“Her ölüm erken ölümdür” derler. Muazzez İlmiye Çığ, 110 yaşında hayatını kaybetti ama o yaşına rağmen derin yürek yarası bıraktı milyonların içinde.
Dünyaca tanınan bilim insanı ve Türkiye’nin ilk Sümeroloğuydu Muazzez İlmiye Çığ.
Türkiye’nin aydınlanma mücadelesinde yorulmadan, bıkmadan, “Yaşlandım ben artık” demeden çalıştı, çabaladı.
Kendi tarifiyle Atatürk’ün kızıydı Muazzez İlmiye Çığ.
“Ben hep Atatürk’ün izindeyim” diyordu.
1996’da verdiği bir röportajda bunu şöyle anlatıyordu:
“106 yaşıma giriyorum ama çocukluğumu dün gibi hatırlıyorum. Hayatım boyunca ne istediysem başardım, yapamadığım hiçbir şey yok. Atatürk’ün dediğini yaptım halen yapıyorum. Çalıştım ve çalışmaktan hiç bıkmadım. Elde ettiğim her şeyin arkasında öğrenme azmim var. Kendimi uzun yaşamış gibi hissetmiyorum. Yaptığım işler için çok mutluyum. Ama bu aralar eskisi gibi yazı yazamıyorum. Bilgisayarı aldım bakayım dedim yazamadım.
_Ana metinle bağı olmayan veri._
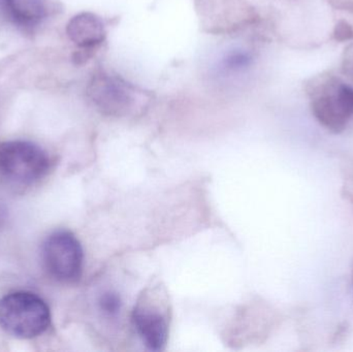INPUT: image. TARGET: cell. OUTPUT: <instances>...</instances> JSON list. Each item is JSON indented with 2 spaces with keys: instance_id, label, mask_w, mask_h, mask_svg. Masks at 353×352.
<instances>
[{
  "instance_id": "1",
  "label": "cell",
  "mask_w": 353,
  "mask_h": 352,
  "mask_svg": "<svg viewBox=\"0 0 353 352\" xmlns=\"http://www.w3.org/2000/svg\"><path fill=\"white\" fill-rule=\"evenodd\" d=\"M313 115L330 132H343L353 118V87L333 74H321L309 83Z\"/></svg>"
},
{
  "instance_id": "2",
  "label": "cell",
  "mask_w": 353,
  "mask_h": 352,
  "mask_svg": "<svg viewBox=\"0 0 353 352\" xmlns=\"http://www.w3.org/2000/svg\"><path fill=\"white\" fill-rule=\"evenodd\" d=\"M50 322L49 307L34 293L17 291L0 299V327L16 338L41 336Z\"/></svg>"
},
{
  "instance_id": "3",
  "label": "cell",
  "mask_w": 353,
  "mask_h": 352,
  "mask_svg": "<svg viewBox=\"0 0 353 352\" xmlns=\"http://www.w3.org/2000/svg\"><path fill=\"white\" fill-rule=\"evenodd\" d=\"M132 322L148 349L161 351L165 349L170 335V309L167 295L161 287L143 291L134 306Z\"/></svg>"
},
{
  "instance_id": "4",
  "label": "cell",
  "mask_w": 353,
  "mask_h": 352,
  "mask_svg": "<svg viewBox=\"0 0 353 352\" xmlns=\"http://www.w3.org/2000/svg\"><path fill=\"white\" fill-rule=\"evenodd\" d=\"M47 152L25 141H12L0 146V173L18 184H32L49 171Z\"/></svg>"
},
{
  "instance_id": "5",
  "label": "cell",
  "mask_w": 353,
  "mask_h": 352,
  "mask_svg": "<svg viewBox=\"0 0 353 352\" xmlns=\"http://www.w3.org/2000/svg\"><path fill=\"white\" fill-rule=\"evenodd\" d=\"M43 260L48 273L59 282L76 283L82 276L84 252L70 231H55L47 238L43 245Z\"/></svg>"
},
{
  "instance_id": "6",
  "label": "cell",
  "mask_w": 353,
  "mask_h": 352,
  "mask_svg": "<svg viewBox=\"0 0 353 352\" xmlns=\"http://www.w3.org/2000/svg\"><path fill=\"white\" fill-rule=\"evenodd\" d=\"M91 103L103 115L123 117L136 107V89L123 79L99 72L87 86Z\"/></svg>"
},
{
  "instance_id": "7",
  "label": "cell",
  "mask_w": 353,
  "mask_h": 352,
  "mask_svg": "<svg viewBox=\"0 0 353 352\" xmlns=\"http://www.w3.org/2000/svg\"><path fill=\"white\" fill-rule=\"evenodd\" d=\"M66 32L72 43L80 50L93 52L105 37L103 21L92 12H81L68 22Z\"/></svg>"
},
{
  "instance_id": "8",
  "label": "cell",
  "mask_w": 353,
  "mask_h": 352,
  "mask_svg": "<svg viewBox=\"0 0 353 352\" xmlns=\"http://www.w3.org/2000/svg\"><path fill=\"white\" fill-rule=\"evenodd\" d=\"M10 18L23 27H34L47 16L46 0H4Z\"/></svg>"
},
{
  "instance_id": "9",
  "label": "cell",
  "mask_w": 353,
  "mask_h": 352,
  "mask_svg": "<svg viewBox=\"0 0 353 352\" xmlns=\"http://www.w3.org/2000/svg\"><path fill=\"white\" fill-rule=\"evenodd\" d=\"M251 61L252 57L250 54L245 51H234L226 55L222 61V66L228 72H242L250 66Z\"/></svg>"
},
{
  "instance_id": "10",
  "label": "cell",
  "mask_w": 353,
  "mask_h": 352,
  "mask_svg": "<svg viewBox=\"0 0 353 352\" xmlns=\"http://www.w3.org/2000/svg\"><path fill=\"white\" fill-rule=\"evenodd\" d=\"M122 302L117 293L107 291L99 299V308L108 316H116L121 310Z\"/></svg>"
},
{
  "instance_id": "11",
  "label": "cell",
  "mask_w": 353,
  "mask_h": 352,
  "mask_svg": "<svg viewBox=\"0 0 353 352\" xmlns=\"http://www.w3.org/2000/svg\"><path fill=\"white\" fill-rule=\"evenodd\" d=\"M352 28L346 22H341L336 27L335 35L339 41H345L352 37Z\"/></svg>"
}]
</instances>
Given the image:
Yazabilseydim iyi olurdu. Kitap, gazete okuyorum. İnternete giriyorum. Sıkıntılarım oldu ama hayatımı hep mutlu geçirdim.”
ATATÜRK DEYİNCE AĞLAYARAK ANLATTI
Muazzez İlmiye Çığ, dört yıl önce DW Türkçe’ye verdiği röportajda da geçmişe gitmiş, Mustafa Kemal Atatürk’ün ölüm haberini aldığında yaşadıklarını anlatmıştı.
Muazzez İlmiye Çığ, o anı anlatırken 106 yaşında da yine gözyaşlarını tutamamıştı. İşte o görüntü:
Muazzez İlmiye Çığ çok kitap yazdı. Arkasında çok eser bıraktı. Dediği gibi; Atatürk’ün isteği şekilde çalıştı çabaladı.
Ölümsüzler arasındaki yerini alırken; onu sonraki nesillere de anlatmak gerekiyor aslında.
Hayatı roman Muazzez İlmiye Çığ’ın. Hem de öyle roman ki; yazmaya ne kalem yeter, ne de kağıt aslında.
Zaten sonsuza kadar unutulabilir mi ki? Derin izler var ardında.